** Problem description **
Copy each line below containing "camera".

Stored items
++++++++

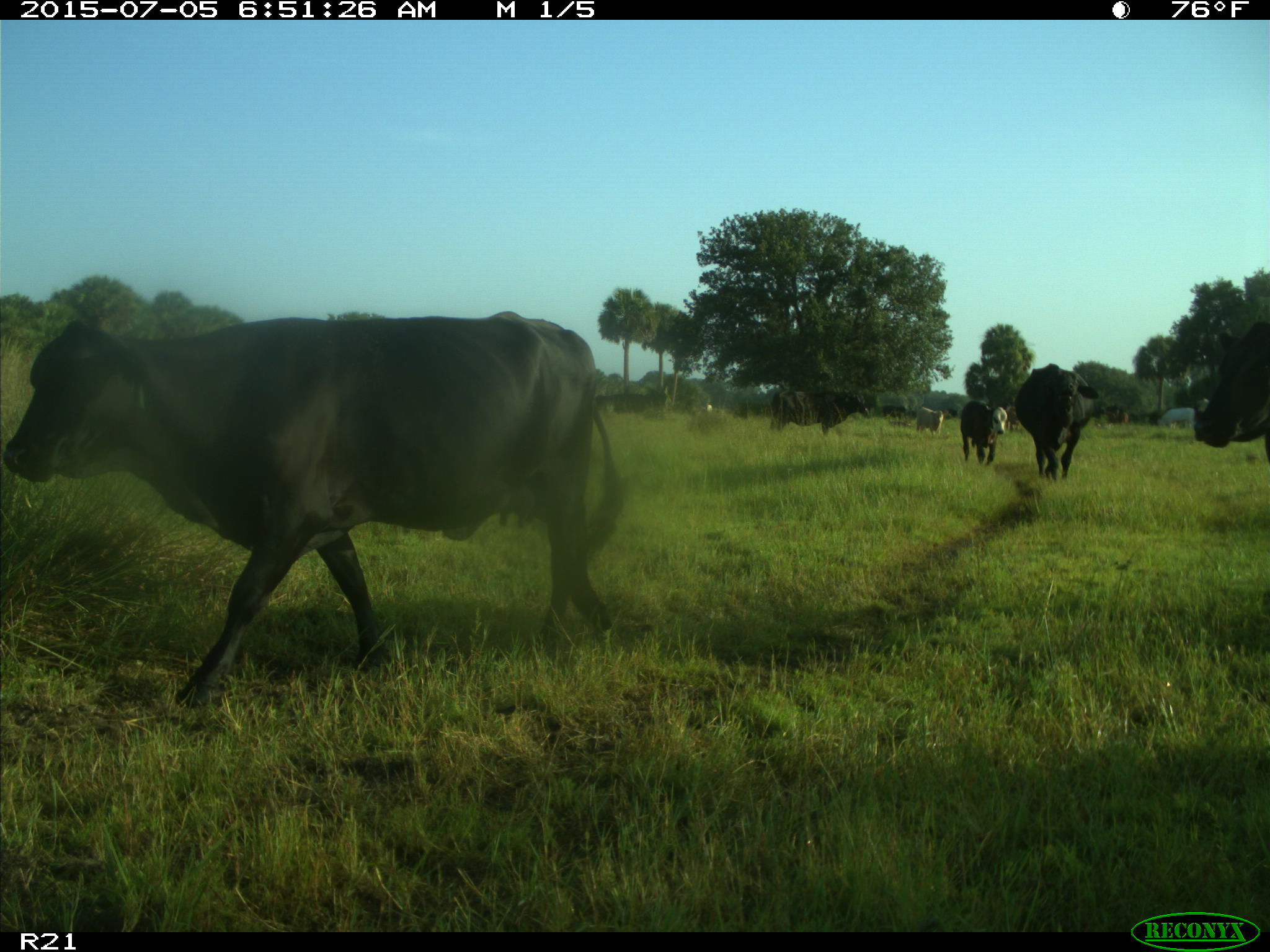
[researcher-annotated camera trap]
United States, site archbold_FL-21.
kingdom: Animalia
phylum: Chordata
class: Mammalia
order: Artiodactyla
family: Bovidae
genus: Bos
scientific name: Bos taurus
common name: domestic cow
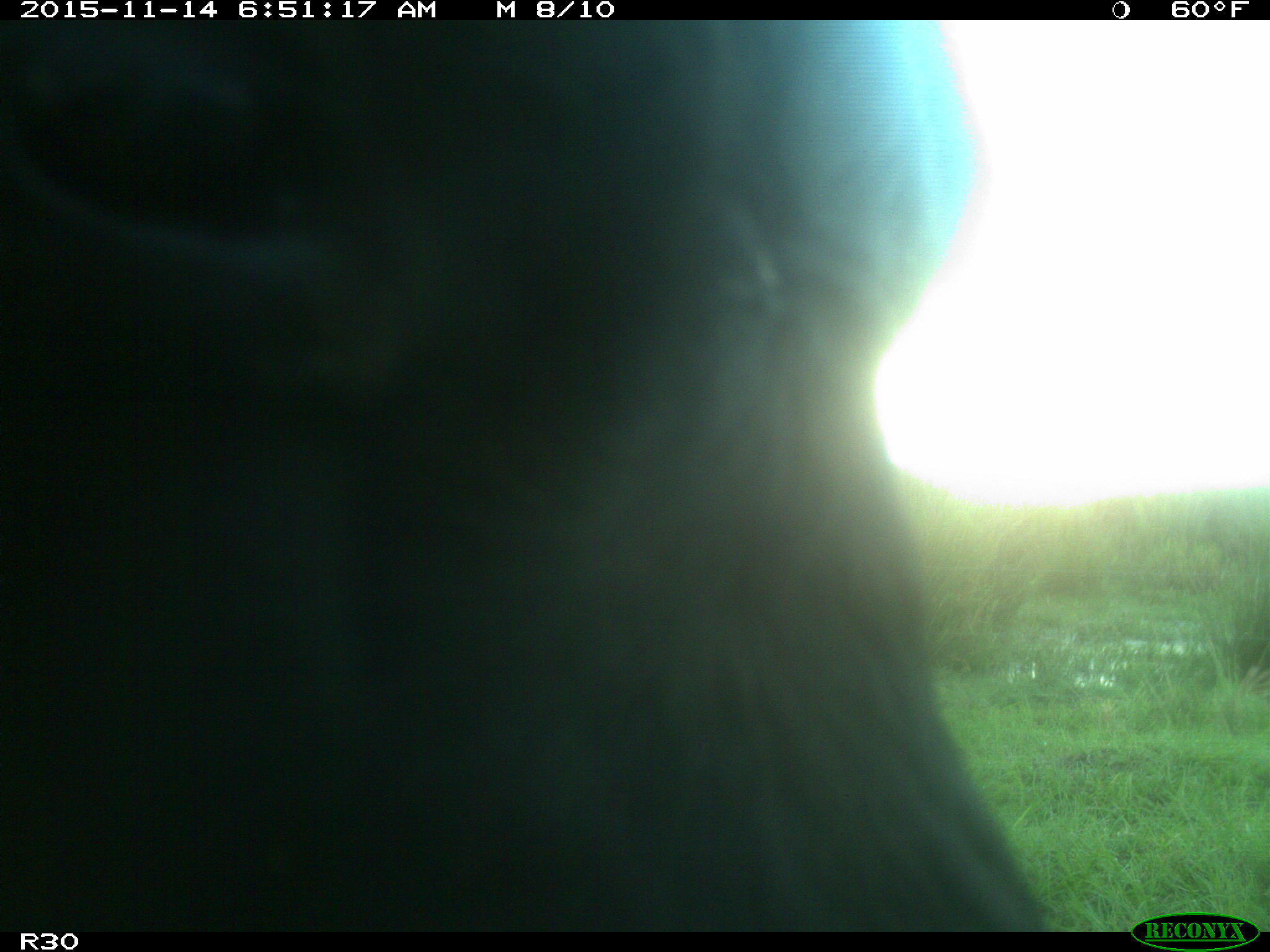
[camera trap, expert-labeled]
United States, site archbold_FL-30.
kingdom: Animalia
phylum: Chordata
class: Mammalia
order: Artiodactyla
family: Bovidae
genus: Bos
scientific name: Bos taurus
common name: domestic cow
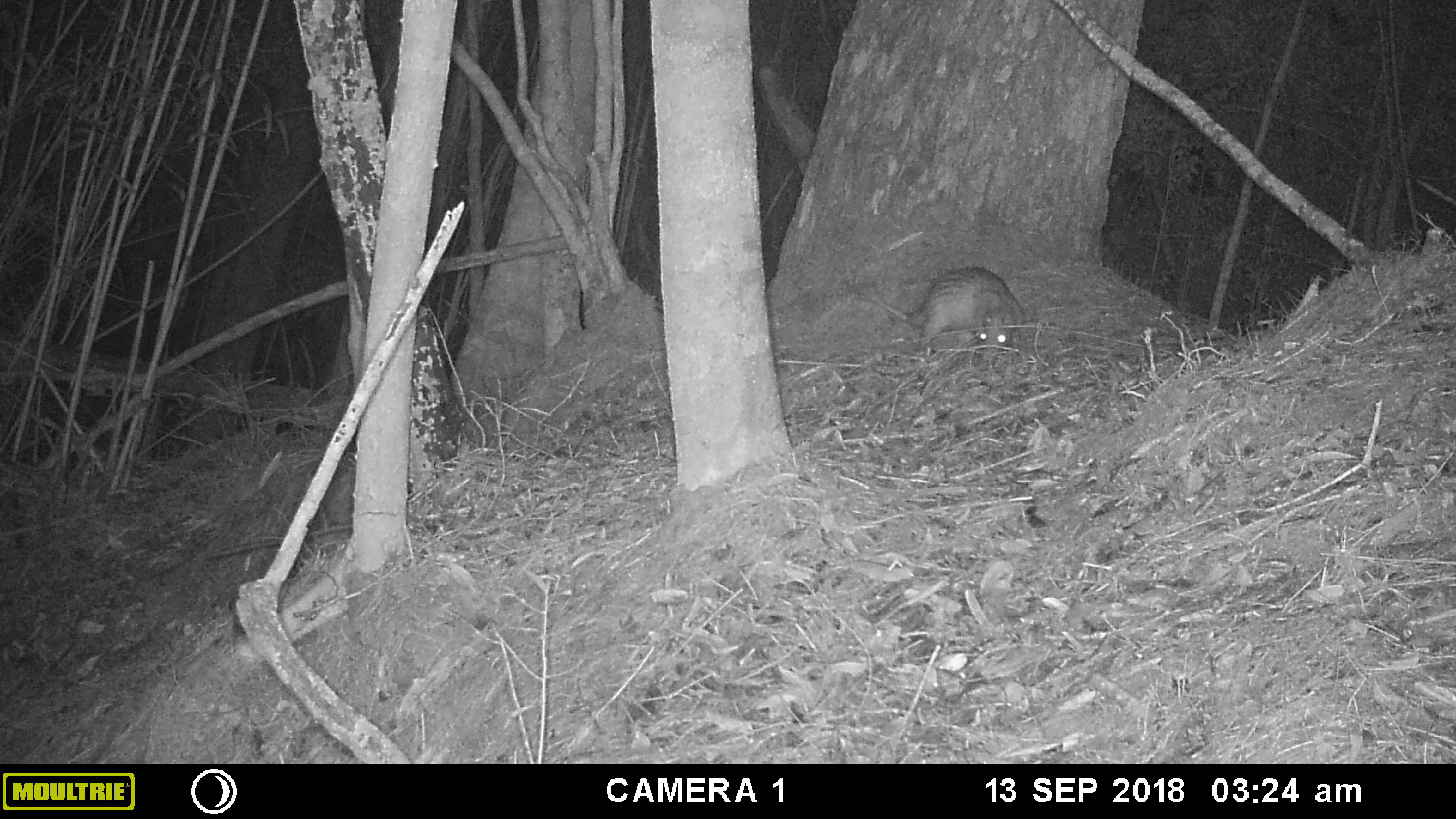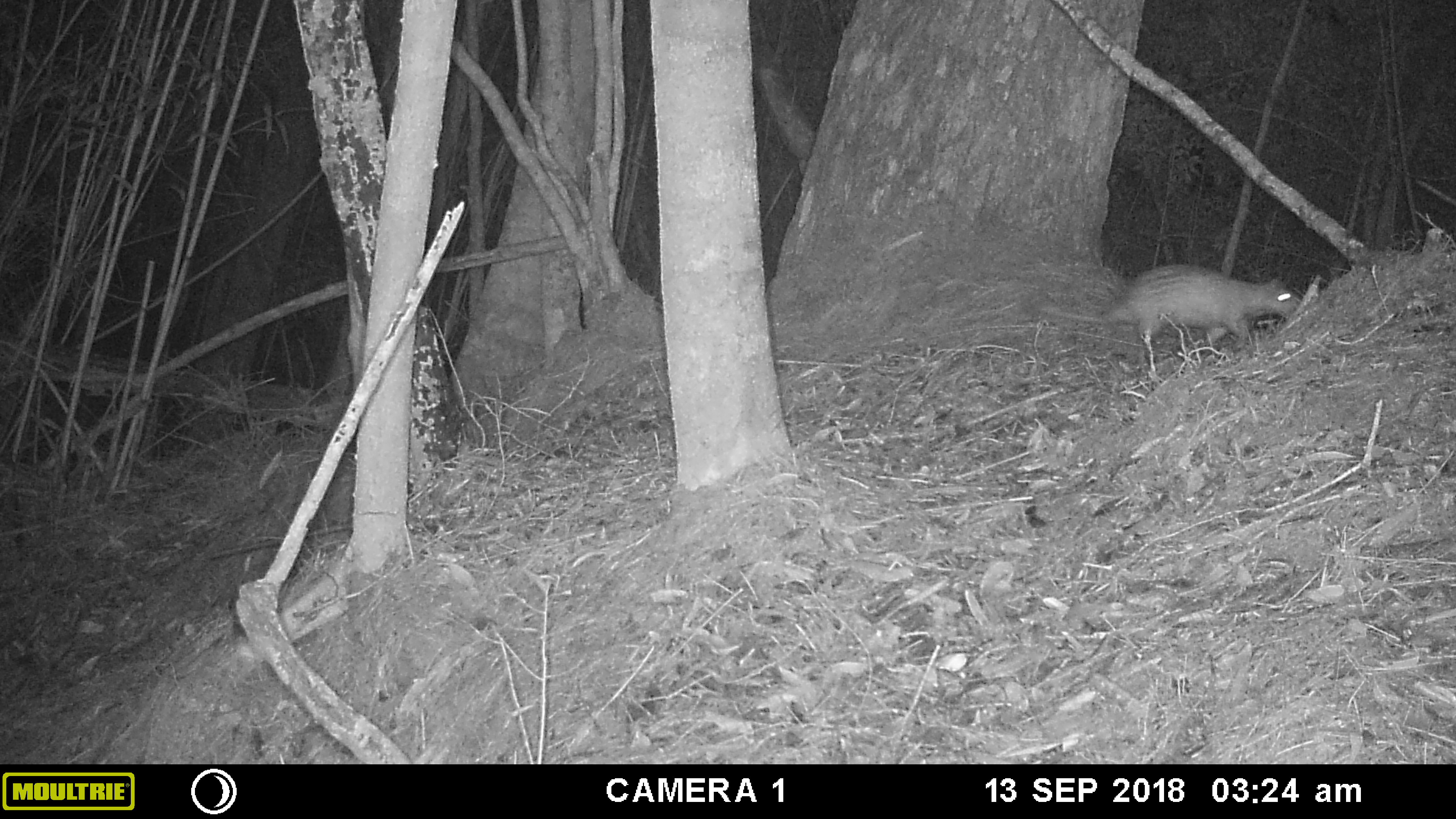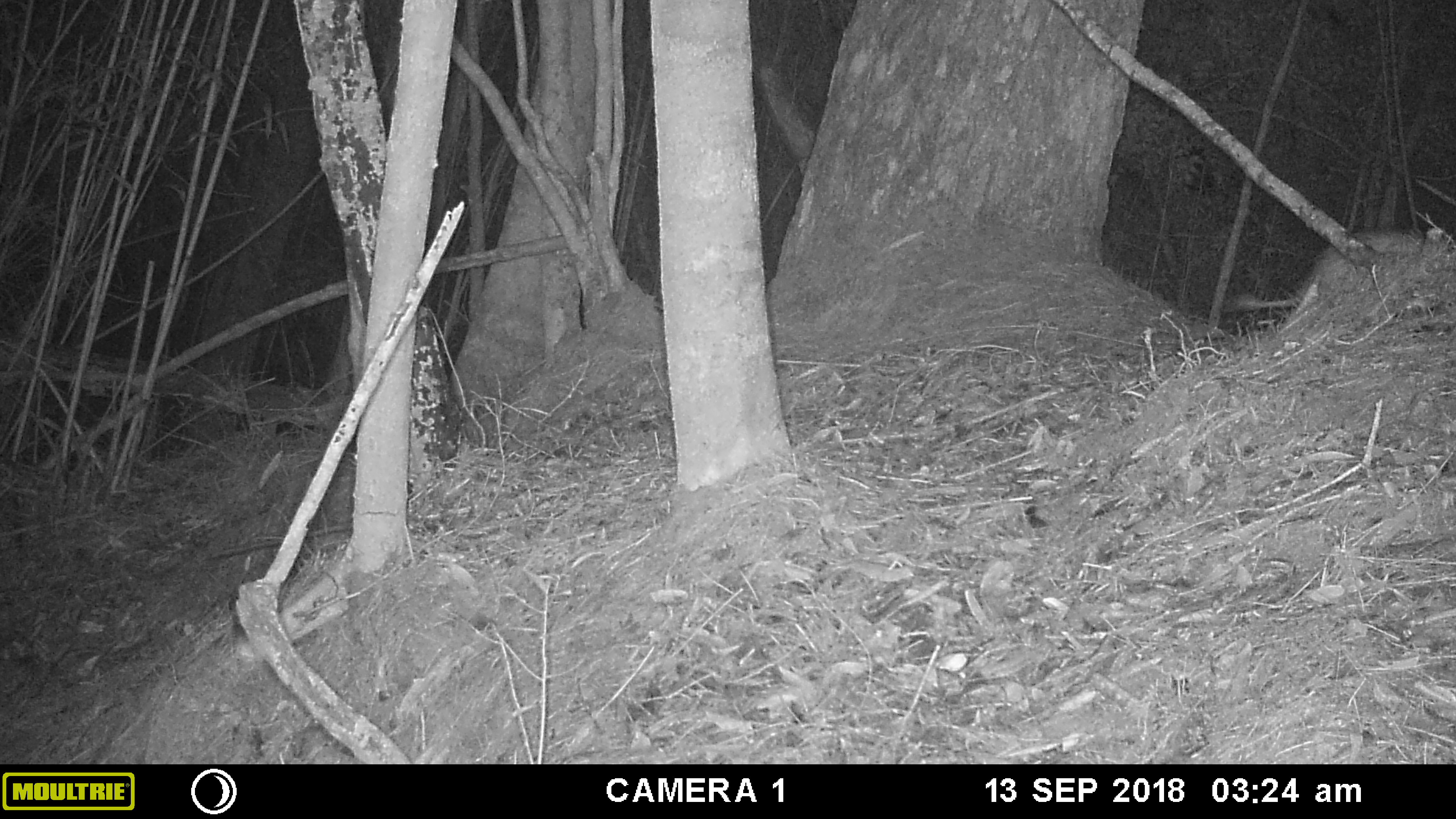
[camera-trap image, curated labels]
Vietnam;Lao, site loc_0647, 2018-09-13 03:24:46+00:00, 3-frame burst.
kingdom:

++++++++

** Written response **
[researcher-annotated camera trap]
[camera trap, expert-labeled]
[camera-trap image, curated labels]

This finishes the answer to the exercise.